▸ **PROBLEM REQUIREMENTS**: Would you transcribe word for word every line from the one containing "request_url: https://www.google.com/recaptcha/api2/aframe" to the end of the data, both ends included, and leave out the rest?

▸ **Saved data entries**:
<<<<
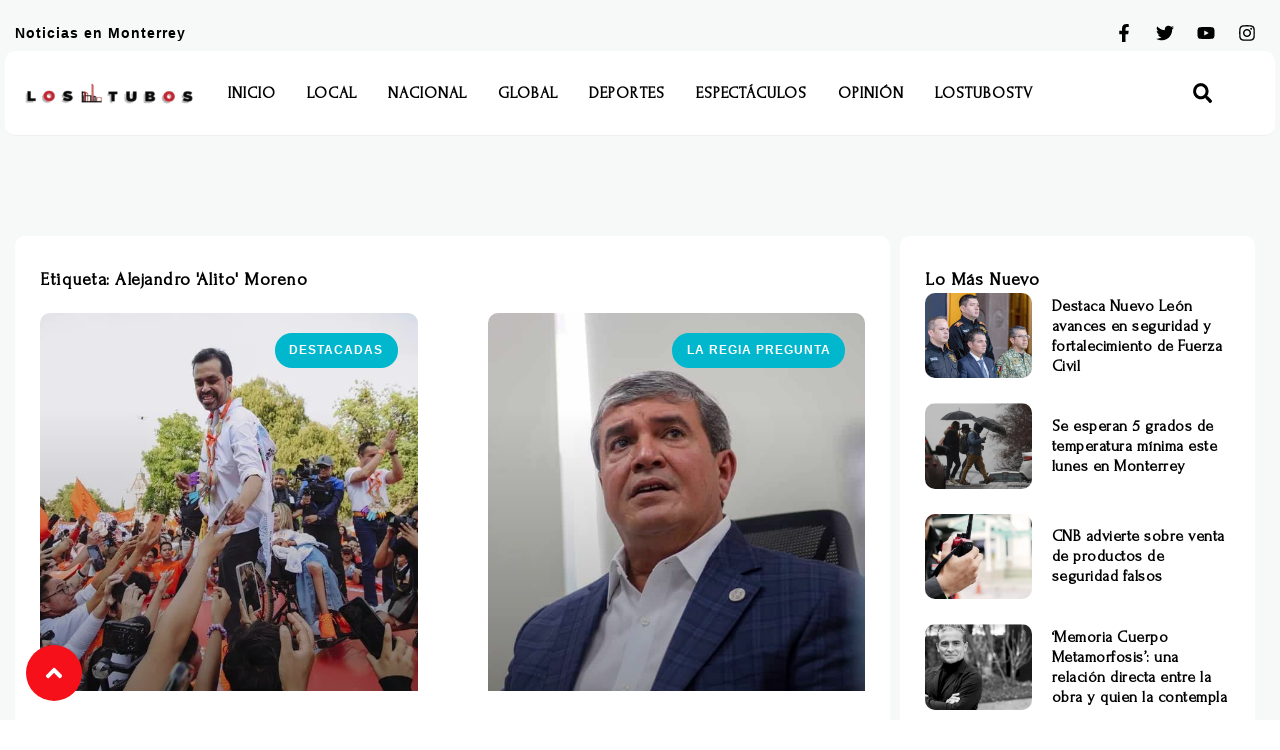

--- FILE ---
content_type: text/html; charset=utf-8
request_url: https://www.google.com/recaptcha/api2/aframe
body_size: 267
content:
<!DOCTYPE HTML><html><head><meta http-equiv="content-type" content="text/html; charset=UTF-8"></head><body><script nonce="D5bzr6pUAv_eSGaalRJFFA">/** Anti-fraud and anti-abuse applications only. See google.com/recaptcha */ try{var clients={'sodar':'https://pagead2.googlesyndication.com/pagead/sodar?'};window.addEventListener("message",function(a){try{if(a.source===window.parent){var b=JSON.parse(a.data);var c=clients[b['id']];if(c){var d=document.createElement('img');d.src=c+b['params']+'&rc='+(localStorage.getItem("rc::a")?sessionStorage.getItem("rc::b"):"");window.document.body.appendChild(d);sessionStorage.setItem("rc::e",parseInt(sessionStorage.getItem("rc::e")||0)+1);localStorage.setItem("rc::h",'1768828001746');}}}catch(b){}});window.parent.postMessage("_grecaptcha_ready", "*");}catch(b){}</script></body></html>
>>>>
▸ **PROBLEM SOLUTION**:
request_url: https://www.google.com/recaptcha/api2/aframe
body_size: 267
content:
<!DOCTYPE HTML><html><head><meta http-equiv="content-type" content="text/html; charset=UTF-8"></head><body><script nonce="D5bzr6pUAv_eSGaalRJFFA">/** Anti-fraud and anti-abuse applications only. See google.com/recaptcha */ try{var clients={'sodar':'https://pagead2.googlesyndication.com/pagead/sodar?'};window.addEventListener("message",function(a){try{if(a.source===window.parent){var b=JSON.parse(a.data);var c=clients[b['id']];if(c){var d=document.createElement('img');d.src=c+b['params']+'&rc='+(localStorage.getItem("rc::a")?sessionStorage.getItem("rc::b"):"");window.document.body.appendChild(d);sessionStorage.setItem("rc::e",parseInt(sessionStorage.getItem("rc::e")||0)+1);localStorage.setItem("rc::h",'1768828001746');}}}catch(b){}});window.parent.postMessage("_grecaptcha_ready", "*");}catch(b){}</script></body></html>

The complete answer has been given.